§ **처리할 자료**
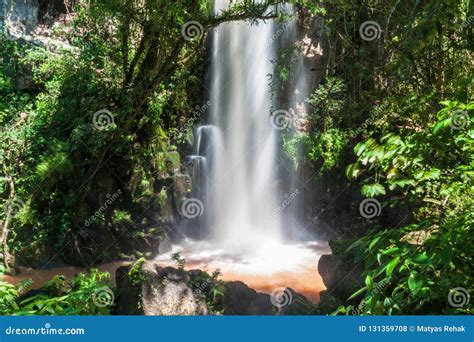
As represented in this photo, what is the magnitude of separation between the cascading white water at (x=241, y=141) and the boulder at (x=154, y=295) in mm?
5983

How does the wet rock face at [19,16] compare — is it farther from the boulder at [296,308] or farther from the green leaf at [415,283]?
the green leaf at [415,283]

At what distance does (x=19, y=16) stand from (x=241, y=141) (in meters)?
6.42

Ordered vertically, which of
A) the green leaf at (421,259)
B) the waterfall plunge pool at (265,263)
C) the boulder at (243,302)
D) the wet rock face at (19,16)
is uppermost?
the wet rock face at (19,16)

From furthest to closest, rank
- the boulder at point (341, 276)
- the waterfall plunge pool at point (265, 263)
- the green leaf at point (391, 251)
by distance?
the waterfall plunge pool at point (265, 263) < the boulder at point (341, 276) < the green leaf at point (391, 251)

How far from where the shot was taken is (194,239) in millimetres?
10500

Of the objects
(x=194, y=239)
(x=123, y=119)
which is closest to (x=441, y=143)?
(x=123, y=119)

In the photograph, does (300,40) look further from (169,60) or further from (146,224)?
(146,224)

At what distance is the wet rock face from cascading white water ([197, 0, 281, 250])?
471cm

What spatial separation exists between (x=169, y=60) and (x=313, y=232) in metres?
5.75

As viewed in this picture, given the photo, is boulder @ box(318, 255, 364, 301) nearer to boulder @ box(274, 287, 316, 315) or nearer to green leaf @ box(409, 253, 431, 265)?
boulder @ box(274, 287, 316, 315)

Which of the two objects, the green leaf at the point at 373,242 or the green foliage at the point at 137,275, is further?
the green foliage at the point at 137,275

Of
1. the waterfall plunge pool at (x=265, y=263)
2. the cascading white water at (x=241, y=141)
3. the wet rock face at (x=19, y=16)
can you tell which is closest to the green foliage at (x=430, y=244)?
the waterfall plunge pool at (x=265, y=263)

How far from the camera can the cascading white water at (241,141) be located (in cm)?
1124

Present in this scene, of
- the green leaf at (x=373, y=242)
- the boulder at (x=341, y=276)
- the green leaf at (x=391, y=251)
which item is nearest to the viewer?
the green leaf at (x=391, y=251)
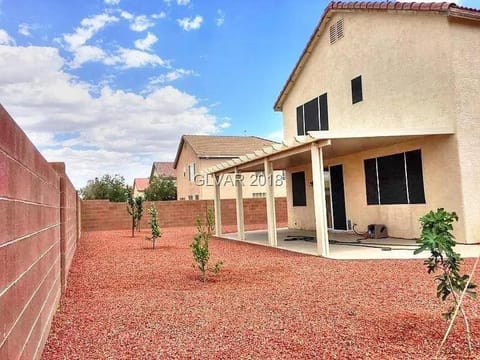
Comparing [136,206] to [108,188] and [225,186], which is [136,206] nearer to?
[225,186]

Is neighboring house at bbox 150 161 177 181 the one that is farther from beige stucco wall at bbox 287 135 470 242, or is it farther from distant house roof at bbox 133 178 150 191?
beige stucco wall at bbox 287 135 470 242

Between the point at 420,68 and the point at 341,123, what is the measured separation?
3233 millimetres

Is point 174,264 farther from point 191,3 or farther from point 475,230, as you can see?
point 191,3

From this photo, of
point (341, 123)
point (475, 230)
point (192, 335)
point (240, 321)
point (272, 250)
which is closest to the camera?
point (192, 335)

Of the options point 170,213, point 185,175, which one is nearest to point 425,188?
point 170,213

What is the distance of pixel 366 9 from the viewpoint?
1242 cm

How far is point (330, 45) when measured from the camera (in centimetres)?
1417

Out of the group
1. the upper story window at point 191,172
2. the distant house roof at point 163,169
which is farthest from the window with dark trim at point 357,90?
the distant house roof at point 163,169

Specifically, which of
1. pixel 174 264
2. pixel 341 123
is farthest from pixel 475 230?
pixel 174 264

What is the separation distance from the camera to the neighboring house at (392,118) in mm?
9938

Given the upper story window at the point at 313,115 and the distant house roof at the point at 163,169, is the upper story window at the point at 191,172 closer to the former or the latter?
the distant house roof at the point at 163,169

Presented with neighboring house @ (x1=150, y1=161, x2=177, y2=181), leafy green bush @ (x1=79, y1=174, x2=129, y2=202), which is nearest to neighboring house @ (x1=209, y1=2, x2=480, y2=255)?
leafy green bush @ (x1=79, y1=174, x2=129, y2=202)

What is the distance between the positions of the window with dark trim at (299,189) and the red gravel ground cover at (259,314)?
840 centimetres

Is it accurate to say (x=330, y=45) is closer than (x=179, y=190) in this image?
Yes
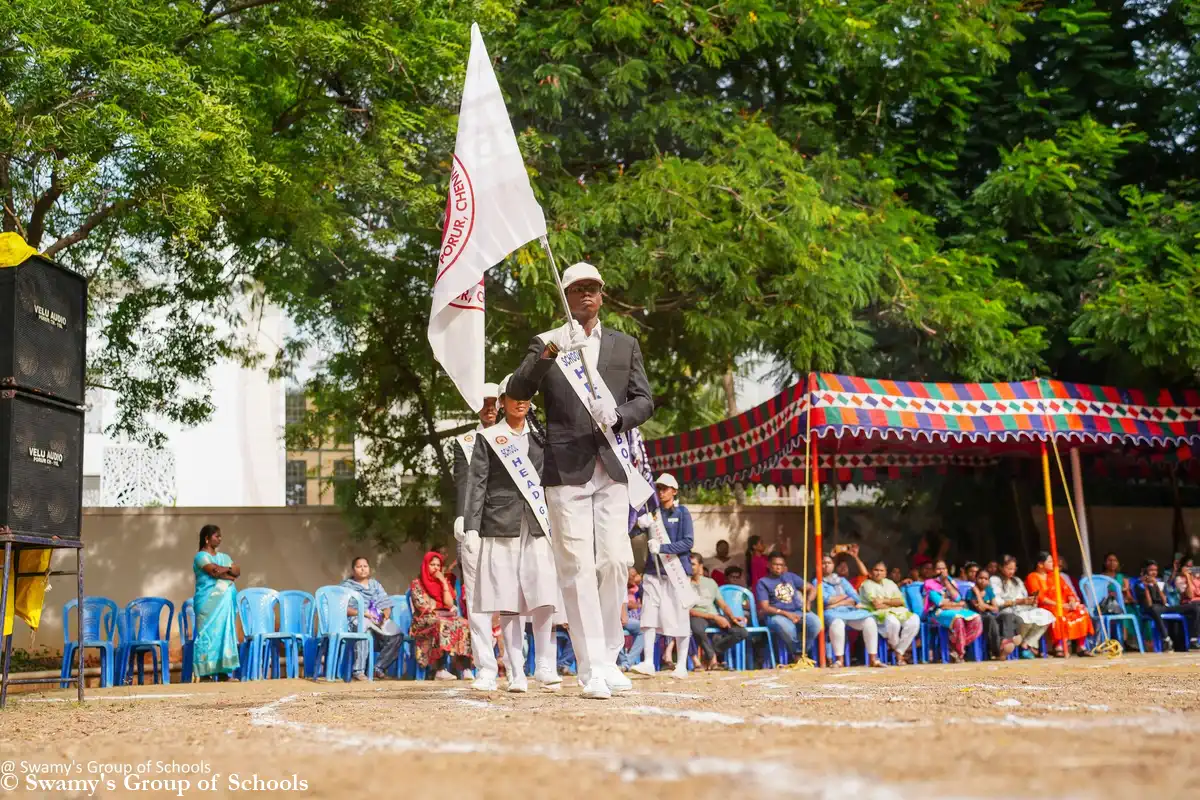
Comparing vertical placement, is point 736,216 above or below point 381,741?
above

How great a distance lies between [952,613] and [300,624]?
688cm

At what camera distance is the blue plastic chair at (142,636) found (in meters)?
12.8

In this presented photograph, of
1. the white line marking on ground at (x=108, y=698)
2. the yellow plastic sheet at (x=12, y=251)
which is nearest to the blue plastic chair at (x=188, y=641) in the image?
the white line marking on ground at (x=108, y=698)

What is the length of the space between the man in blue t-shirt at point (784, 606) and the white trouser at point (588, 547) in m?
7.45

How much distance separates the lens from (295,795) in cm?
344

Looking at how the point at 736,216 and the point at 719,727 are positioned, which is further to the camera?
the point at 736,216

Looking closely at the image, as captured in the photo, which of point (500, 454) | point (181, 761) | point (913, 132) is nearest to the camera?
point (181, 761)

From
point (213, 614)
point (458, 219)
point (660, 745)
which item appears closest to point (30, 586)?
point (213, 614)

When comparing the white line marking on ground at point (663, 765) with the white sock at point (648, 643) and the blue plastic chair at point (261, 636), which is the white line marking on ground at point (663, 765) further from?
the blue plastic chair at point (261, 636)

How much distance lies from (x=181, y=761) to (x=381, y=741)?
2.11 feet

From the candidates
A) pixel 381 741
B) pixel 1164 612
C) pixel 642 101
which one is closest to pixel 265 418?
pixel 642 101

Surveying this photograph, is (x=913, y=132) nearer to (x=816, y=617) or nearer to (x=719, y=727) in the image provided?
(x=816, y=617)

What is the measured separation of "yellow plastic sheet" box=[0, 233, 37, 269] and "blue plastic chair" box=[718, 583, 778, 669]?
8200mm

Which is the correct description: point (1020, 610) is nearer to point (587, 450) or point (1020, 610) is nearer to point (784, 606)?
point (784, 606)
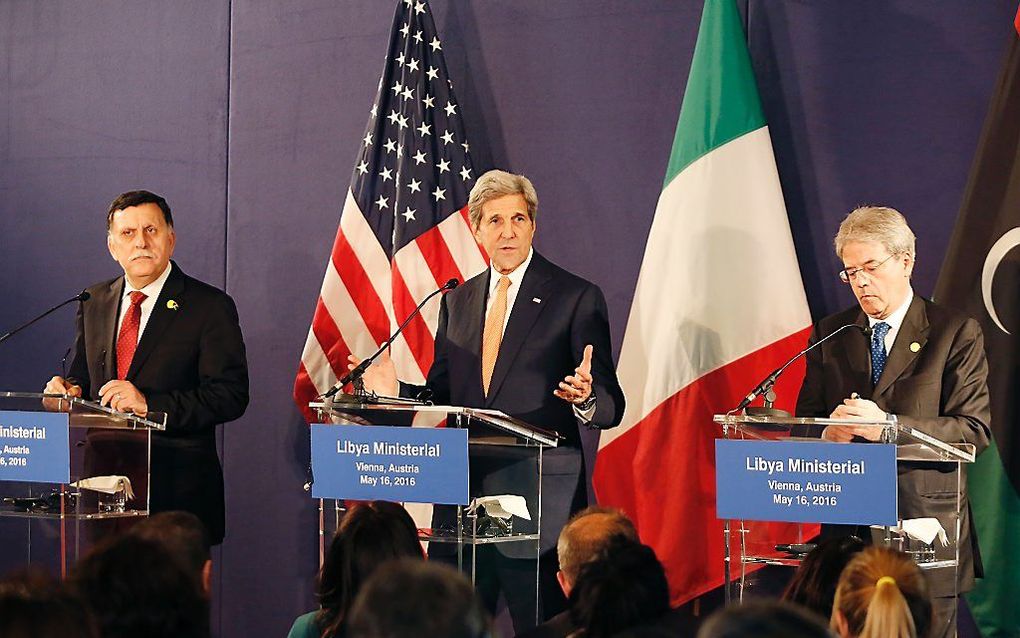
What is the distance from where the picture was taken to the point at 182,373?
5.11 metres

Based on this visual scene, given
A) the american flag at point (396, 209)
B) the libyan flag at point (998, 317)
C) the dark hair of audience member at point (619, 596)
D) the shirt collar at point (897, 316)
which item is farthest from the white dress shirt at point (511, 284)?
the dark hair of audience member at point (619, 596)

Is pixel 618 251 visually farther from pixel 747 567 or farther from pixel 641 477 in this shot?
pixel 747 567

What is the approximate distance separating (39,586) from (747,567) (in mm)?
2381

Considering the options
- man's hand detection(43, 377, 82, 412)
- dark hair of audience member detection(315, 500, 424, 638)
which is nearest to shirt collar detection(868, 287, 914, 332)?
dark hair of audience member detection(315, 500, 424, 638)

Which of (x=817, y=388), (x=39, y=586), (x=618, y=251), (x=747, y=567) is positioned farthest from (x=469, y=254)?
(x=39, y=586)

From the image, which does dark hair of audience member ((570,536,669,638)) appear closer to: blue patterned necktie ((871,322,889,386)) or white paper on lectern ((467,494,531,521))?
white paper on lectern ((467,494,531,521))

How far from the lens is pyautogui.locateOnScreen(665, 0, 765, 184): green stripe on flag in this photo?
558cm

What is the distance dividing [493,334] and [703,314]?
Answer: 3.39 ft

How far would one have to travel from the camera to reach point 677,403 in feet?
18.0

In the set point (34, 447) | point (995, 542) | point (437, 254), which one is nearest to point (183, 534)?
point (34, 447)

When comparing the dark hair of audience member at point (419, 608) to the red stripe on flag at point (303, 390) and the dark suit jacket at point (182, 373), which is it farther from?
the red stripe on flag at point (303, 390)

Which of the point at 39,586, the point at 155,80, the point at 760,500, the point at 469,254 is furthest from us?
the point at 155,80

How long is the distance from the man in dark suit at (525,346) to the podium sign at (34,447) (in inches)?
40.0

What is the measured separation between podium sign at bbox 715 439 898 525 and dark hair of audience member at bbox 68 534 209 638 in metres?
1.91
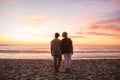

§ **목표**
위 목록에서 "Looking"라는 단어가 들어 있는 줄을 빠짐없이 모아 적으세요.

§ **실행 결과**
Looking at how the point at 736,216 and the point at 719,727 are positioned, which is further to the camera?
Looking closely at the image, as captured in the photo, which of point (500, 454) | point (181, 761) | point (913, 132) is nearest to the camera?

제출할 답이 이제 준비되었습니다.